Er hatte sich gewünscht, sie hier zu sehen, alle zusammen, und sein Wunsch war in Erfüllung gegangen. Und was, überlegte er sich nun, würde er jetzt mit ihnen anfangen? Auf ein-mal empfand er Widerwillen, weiter in die Geschichte vorzudringen. Warum das?, fragte er sich. War das der Einfluss von Helen Abernethie? Sie strahlte einen passiven Widerstand aus, der sich als erstaunlich stark erwies. War es ihr gelungen, ihrer reizenden, unbekümmerten Art zum Trotz, ihr Widerstreben auf ihn zu übertragen? Sie sträubte sich dagegen, die Details über Richards Tod aufzurühren, das wusste er. Sie wollte die Sache auf sich beruhen, der Vergessenheit anheim fallen lassen. Das überraschte Poirot nicht. Was ihn überraschte, war seine eigene Neigung, ihr zuzustimmen.

Mr. Entwhistle hatte die Familie bewundernswert genau beschrieben, stellte er jetzt fest. Er hatte alle Versammelten gut und einfühlsam charakterisiert. Vor diesem Hintergrund hatte Poirot sich ein eigenes Bild von ihnen machen wollen. Er hatte geglaubt, dass er, wenn er diese Menschen näher kennen lernte, eine sehr genaue Ahnung haben würde - nicht über das Wie und Wann (sich mit derlei Fragen zu befassen beabsichtigte er nicht; ihm genügte zu wissen, dass möglicherweise ein Mord passiert war), aber über das Wer. Denn Hercule Poirot konnte sich auf die Erfahrung seines langen Lebens als Detektiv berufen, und ebenso wie ein Mensch, der mit Gemälden handelt, einen Künstler erkennt, so glaubte Poirot, er könne den Typus des amateurhaften Verbrechers erkennen, der - wenn die Umstände es erforderlich machten - zum Mord bereit war.

Aber so leicht sollte es nicht sein.

Denn er konnte sich praktisch jeden der Anwesenden als möglichen - wenn auch nicht wahrscheinlichen - Mörder vorstellen. George war des Mords fähig - so, wie eine Ratte zuschlägt, wenn sie in die Enge getrieben wird. Susan könnte ruhig - und effizient - morden, um ihre Pläne voranzutreiben.

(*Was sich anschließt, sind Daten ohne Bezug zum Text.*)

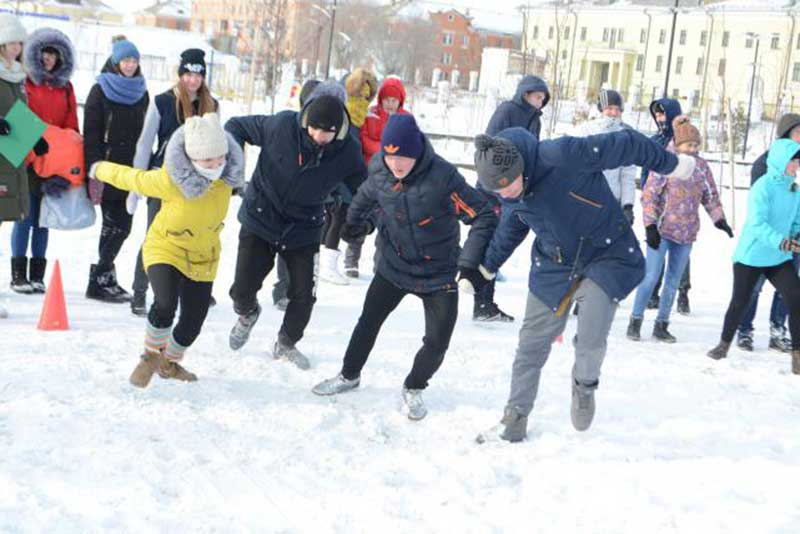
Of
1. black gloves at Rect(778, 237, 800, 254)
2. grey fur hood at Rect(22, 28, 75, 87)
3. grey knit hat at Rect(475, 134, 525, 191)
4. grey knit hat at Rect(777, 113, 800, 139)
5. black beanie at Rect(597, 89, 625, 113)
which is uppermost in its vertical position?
black beanie at Rect(597, 89, 625, 113)

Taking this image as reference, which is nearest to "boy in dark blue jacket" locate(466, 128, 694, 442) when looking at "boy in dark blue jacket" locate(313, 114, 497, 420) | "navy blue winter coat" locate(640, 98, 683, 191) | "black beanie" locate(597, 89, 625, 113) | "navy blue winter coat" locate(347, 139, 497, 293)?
"navy blue winter coat" locate(347, 139, 497, 293)

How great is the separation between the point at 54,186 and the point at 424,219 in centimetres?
334

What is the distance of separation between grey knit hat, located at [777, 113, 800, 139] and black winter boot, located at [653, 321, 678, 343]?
75.0 inches

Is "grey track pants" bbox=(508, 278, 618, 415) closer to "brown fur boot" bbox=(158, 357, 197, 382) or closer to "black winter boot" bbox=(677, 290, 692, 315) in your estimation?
"brown fur boot" bbox=(158, 357, 197, 382)

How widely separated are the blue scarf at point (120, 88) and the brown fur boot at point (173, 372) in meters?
2.45

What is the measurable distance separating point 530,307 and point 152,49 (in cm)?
5974

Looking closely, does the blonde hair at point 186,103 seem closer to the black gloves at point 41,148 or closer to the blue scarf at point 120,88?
the blue scarf at point 120,88

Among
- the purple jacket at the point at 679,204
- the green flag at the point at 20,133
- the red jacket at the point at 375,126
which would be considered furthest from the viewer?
the red jacket at the point at 375,126

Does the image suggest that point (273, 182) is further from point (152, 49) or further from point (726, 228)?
point (152, 49)

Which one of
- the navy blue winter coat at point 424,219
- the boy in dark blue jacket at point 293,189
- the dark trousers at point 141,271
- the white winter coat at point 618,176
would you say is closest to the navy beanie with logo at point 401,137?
the navy blue winter coat at point 424,219

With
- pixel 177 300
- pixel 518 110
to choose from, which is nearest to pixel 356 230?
pixel 177 300

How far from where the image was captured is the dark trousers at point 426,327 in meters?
5.32

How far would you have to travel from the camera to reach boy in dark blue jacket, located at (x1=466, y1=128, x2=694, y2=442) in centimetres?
458

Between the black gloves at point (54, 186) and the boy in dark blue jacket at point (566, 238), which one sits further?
the black gloves at point (54, 186)
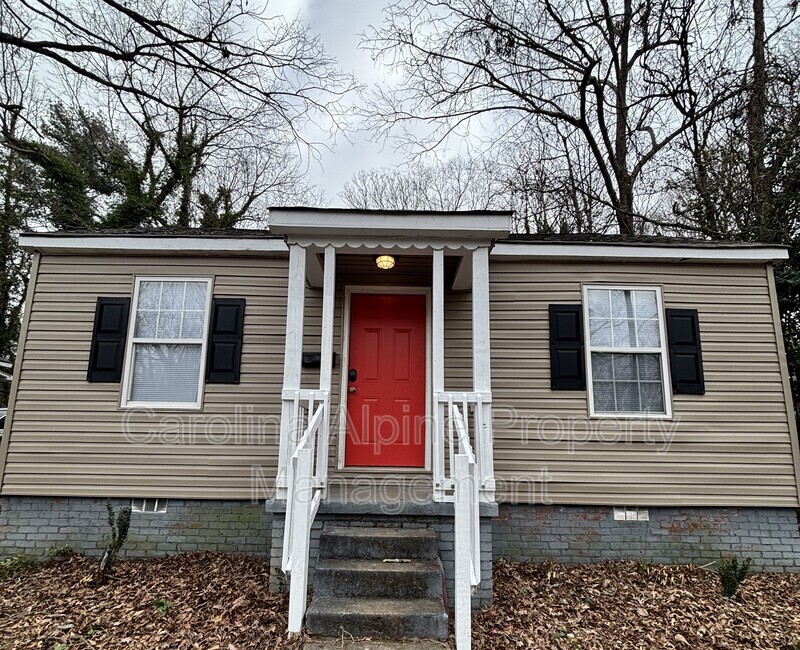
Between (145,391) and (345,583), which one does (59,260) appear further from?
(345,583)

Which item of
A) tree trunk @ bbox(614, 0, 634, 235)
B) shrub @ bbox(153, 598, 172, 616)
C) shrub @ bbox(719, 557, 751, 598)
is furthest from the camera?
tree trunk @ bbox(614, 0, 634, 235)

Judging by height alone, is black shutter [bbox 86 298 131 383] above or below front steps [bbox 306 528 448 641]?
above

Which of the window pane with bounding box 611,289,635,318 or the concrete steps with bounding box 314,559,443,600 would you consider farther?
the window pane with bounding box 611,289,635,318

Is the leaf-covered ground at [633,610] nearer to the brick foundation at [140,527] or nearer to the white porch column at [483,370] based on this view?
the white porch column at [483,370]

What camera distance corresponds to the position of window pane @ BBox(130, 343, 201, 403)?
4434 millimetres

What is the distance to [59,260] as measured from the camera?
4.64m

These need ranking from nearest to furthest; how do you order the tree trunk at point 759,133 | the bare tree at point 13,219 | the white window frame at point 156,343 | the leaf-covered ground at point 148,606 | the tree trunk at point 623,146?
the leaf-covered ground at point 148,606
the white window frame at point 156,343
the tree trunk at point 759,133
the tree trunk at point 623,146
the bare tree at point 13,219

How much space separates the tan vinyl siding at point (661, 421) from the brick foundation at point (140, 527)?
8.13ft

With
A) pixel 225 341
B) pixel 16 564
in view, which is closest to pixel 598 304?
pixel 225 341

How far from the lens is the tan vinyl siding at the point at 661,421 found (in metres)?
4.30

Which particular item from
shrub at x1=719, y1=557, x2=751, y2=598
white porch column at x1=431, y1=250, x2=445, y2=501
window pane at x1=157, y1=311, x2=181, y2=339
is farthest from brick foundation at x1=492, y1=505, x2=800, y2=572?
window pane at x1=157, y1=311, x2=181, y2=339

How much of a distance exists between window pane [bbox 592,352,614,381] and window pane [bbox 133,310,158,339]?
437cm

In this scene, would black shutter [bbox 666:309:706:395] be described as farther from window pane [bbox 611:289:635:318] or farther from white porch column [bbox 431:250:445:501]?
white porch column [bbox 431:250:445:501]

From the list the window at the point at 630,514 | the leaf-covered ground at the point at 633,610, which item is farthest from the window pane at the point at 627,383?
the leaf-covered ground at the point at 633,610
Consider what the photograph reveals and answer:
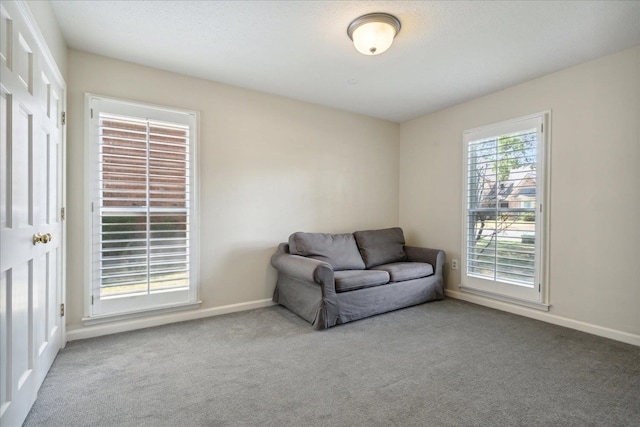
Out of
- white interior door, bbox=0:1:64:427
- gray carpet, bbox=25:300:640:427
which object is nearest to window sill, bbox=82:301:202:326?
gray carpet, bbox=25:300:640:427

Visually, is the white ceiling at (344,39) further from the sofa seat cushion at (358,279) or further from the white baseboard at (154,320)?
the white baseboard at (154,320)

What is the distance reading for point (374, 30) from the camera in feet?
7.39

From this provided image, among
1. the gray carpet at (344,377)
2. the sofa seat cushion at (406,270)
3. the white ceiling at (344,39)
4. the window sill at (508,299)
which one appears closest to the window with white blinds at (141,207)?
the gray carpet at (344,377)

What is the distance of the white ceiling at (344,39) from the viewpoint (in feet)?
7.07

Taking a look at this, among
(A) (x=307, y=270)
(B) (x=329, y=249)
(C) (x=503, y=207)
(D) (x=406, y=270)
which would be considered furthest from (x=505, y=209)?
(A) (x=307, y=270)

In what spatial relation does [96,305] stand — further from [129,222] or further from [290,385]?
[290,385]

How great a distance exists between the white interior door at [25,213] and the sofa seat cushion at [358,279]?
223cm

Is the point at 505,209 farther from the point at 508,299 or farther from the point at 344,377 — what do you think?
the point at 344,377

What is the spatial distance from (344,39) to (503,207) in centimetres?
249

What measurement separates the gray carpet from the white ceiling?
2496mm

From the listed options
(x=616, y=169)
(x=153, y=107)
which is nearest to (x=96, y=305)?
(x=153, y=107)

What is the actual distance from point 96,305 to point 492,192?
4.17m

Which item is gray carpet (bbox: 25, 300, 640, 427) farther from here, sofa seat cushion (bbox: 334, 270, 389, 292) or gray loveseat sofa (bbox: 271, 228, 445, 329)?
sofa seat cushion (bbox: 334, 270, 389, 292)

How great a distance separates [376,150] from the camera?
15.3 feet
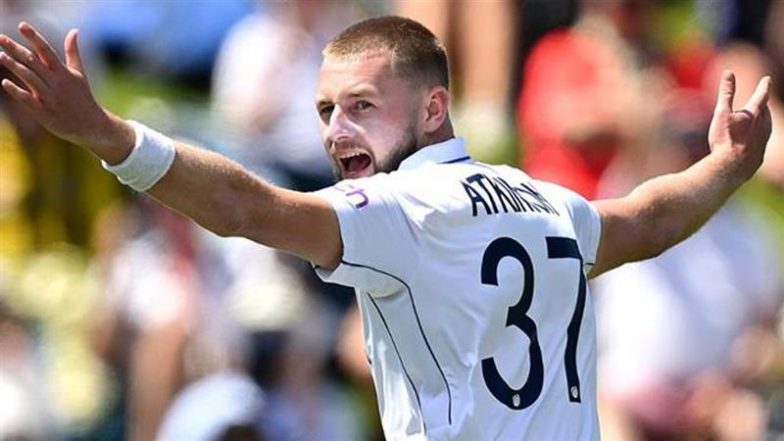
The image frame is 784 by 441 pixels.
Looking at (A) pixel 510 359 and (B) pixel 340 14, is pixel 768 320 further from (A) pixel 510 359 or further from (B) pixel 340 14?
(A) pixel 510 359

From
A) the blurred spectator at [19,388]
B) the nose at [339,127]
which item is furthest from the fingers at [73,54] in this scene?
the blurred spectator at [19,388]

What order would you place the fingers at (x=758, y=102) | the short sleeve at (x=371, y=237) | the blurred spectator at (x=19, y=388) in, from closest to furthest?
the short sleeve at (x=371, y=237), the fingers at (x=758, y=102), the blurred spectator at (x=19, y=388)

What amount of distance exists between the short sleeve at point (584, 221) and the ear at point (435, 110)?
37cm

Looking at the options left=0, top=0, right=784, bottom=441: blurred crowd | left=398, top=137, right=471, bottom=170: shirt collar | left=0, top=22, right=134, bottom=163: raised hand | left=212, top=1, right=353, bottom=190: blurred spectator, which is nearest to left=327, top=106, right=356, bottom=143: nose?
left=398, top=137, right=471, bottom=170: shirt collar

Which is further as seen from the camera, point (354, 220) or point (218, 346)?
point (218, 346)

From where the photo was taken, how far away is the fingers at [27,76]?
14.5ft

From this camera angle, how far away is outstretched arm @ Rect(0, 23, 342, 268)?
4.43 meters

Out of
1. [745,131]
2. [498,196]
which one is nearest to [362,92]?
[498,196]

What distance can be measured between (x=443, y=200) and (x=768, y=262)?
4.76m

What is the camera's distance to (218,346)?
8922mm

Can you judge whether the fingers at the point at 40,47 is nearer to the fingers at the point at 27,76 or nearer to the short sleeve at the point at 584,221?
the fingers at the point at 27,76

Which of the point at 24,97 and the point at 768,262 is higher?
the point at 24,97

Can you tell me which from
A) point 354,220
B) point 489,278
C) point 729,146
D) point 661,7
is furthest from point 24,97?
point 661,7

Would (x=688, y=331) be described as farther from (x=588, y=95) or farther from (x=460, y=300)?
(x=460, y=300)
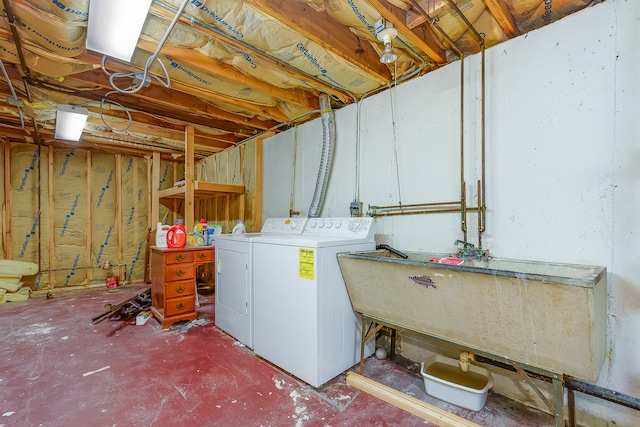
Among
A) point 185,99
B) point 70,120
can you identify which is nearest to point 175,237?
point 185,99

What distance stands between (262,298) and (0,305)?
3.79 meters

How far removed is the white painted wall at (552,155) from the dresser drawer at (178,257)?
6.59 ft

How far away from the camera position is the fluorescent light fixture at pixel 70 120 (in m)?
2.76

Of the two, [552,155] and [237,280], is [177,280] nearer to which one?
[237,280]

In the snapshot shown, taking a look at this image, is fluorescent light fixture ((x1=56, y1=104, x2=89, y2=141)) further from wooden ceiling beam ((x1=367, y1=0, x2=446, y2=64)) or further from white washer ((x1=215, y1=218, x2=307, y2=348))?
wooden ceiling beam ((x1=367, y1=0, x2=446, y2=64))

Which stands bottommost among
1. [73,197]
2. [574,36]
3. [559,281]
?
[559,281]

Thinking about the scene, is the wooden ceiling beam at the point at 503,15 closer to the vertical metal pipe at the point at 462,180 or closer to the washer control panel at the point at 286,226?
the vertical metal pipe at the point at 462,180

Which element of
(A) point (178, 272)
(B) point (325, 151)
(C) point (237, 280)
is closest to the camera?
(C) point (237, 280)

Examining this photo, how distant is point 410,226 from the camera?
7.30 ft

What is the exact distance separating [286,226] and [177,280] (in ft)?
3.94

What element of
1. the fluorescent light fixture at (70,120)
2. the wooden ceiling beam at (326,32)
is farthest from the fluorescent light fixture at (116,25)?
the fluorescent light fixture at (70,120)

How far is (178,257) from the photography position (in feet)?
9.36

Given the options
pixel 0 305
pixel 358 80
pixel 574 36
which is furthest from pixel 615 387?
pixel 0 305

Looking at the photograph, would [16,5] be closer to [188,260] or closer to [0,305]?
[188,260]
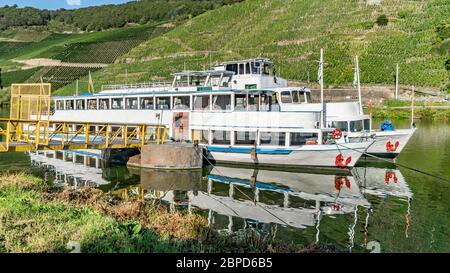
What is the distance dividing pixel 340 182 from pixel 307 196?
147 inches

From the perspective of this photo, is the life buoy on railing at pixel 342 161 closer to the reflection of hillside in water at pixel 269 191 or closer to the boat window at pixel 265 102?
the reflection of hillside in water at pixel 269 191

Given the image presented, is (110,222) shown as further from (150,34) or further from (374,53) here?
(150,34)

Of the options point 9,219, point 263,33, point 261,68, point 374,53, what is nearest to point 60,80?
point 263,33

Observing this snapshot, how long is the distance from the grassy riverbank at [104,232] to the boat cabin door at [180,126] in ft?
49.9

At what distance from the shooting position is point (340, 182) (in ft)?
70.4

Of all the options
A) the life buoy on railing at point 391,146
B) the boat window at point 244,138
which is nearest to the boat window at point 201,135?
the boat window at point 244,138

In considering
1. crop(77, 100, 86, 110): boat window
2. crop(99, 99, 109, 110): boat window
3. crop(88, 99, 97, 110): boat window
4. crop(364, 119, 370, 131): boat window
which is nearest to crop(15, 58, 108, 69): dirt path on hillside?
crop(77, 100, 86, 110): boat window

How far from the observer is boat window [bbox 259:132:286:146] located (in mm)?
25156

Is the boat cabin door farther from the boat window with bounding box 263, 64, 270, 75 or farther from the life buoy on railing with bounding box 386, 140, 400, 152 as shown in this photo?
the life buoy on railing with bounding box 386, 140, 400, 152

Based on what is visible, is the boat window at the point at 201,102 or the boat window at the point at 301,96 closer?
the boat window at the point at 201,102

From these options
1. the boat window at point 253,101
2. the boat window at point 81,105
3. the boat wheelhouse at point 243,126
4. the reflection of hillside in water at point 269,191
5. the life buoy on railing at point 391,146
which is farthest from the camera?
the boat window at point 81,105

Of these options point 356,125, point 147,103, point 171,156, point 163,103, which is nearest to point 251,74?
point 163,103

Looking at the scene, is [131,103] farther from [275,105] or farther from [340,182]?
[340,182]

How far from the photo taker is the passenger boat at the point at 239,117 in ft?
79.1
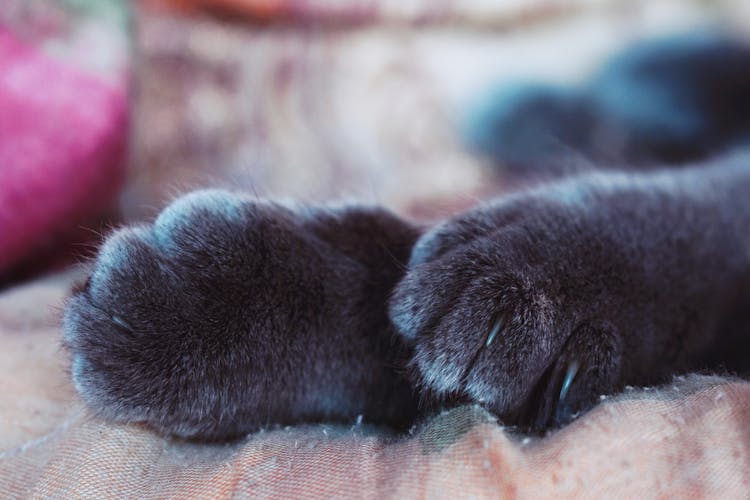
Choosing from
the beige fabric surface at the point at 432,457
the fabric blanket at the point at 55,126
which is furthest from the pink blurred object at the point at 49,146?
the beige fabric surface at the point at 432,457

Gregory, weil er einen seltsamen, morbiden Zug hatte, der Bestrafung nicht nur missachtete, sondern herausforderte und sogar verlangte. Michael, weil er ehrgeizig war und die überhebliche Eitelkeit eines Mörders besaß. Rosamund, weil ihr Blick auf die Welt erschreckend schlicht war. Timothy, weil er seinen Bruder beneidet und gehasst und nach der Macht getrachtet hatte, die dessen Geld ihm verleihen würde. Maude, weil Timothy ihr Kind war und sie rücksichtslos war, wenn es um ihr Kind ging. Sogar Miss Gilchrist, dachte er sich, hätte nicht vor Mord zurückgeschreckt, wenn sie damit ihren Willow-Tree-Salon mit seiner damenhaften Eleganz zurückgewonnen hätte. Und Helen? Helen konnte er sich nicht als Mörderin vorstellen. Sie war zu zivilisiert - Gewalt war nicht ihr Stil. Außerdem hatten sie und ihr Mann Richard Abernethie zweifellos geliebt.

Poirot unterdrückte ein Seufzen. Bei diesem Fall gab es keine Abkürzung, die ihn direkt zur Wahrheit führen würde. Er würde sich einer langwierigeren, dafür aber sichereren Methode bedienen müssen. Gespräche waren notwendig. Zahlreiche Gespräche. Denn nach einer Weile würden die Leute sich verraten, sei es durch eine Lüge oder durch die Wahrheit .

Helen hatte ihn dem Familienverband vorgestellt, und er hatte sofort begonnen, die fast generelle Ablehnung abzubauen, die seine Anwesenheit - ein Fremder! ein Ausländer noch dazu! - hervorrief. Er hatte seine Augen und seine Ohren offen gehalten. Er hatte beobachtet und zugehört - mal mehr, mal weniger unverhohlen. Er hatte Affinitäten und Feindseligkeiten bemerkt, die unvorsichtigen Worte, die immer fallen, wenn es um die Aufteilung eines Vermögens geht. Geschickt hatte er Tête-à-têtes eingefädelt, Spaziergänge auf der Terrasse, hatte Beobachtungen angestellt und Schlussfolgerungen gezogen. Er hatte mit Miss Gilchrist über die untergegangene Welt ihres Teesalons gesprochen und über die besten Rezepte für Brioches und Schokoladeneclairs, war mit ihr in den Gemüsegarten gegangen, um die richtige Verwendung von Kräutern in der Küche zu diskutieren. Er hatte mehrfach lange halbe Stunden mit Timothy verbracht, der über seine Gesundheit und den fatalen Einfluss von Farbe auf diese lamentierte.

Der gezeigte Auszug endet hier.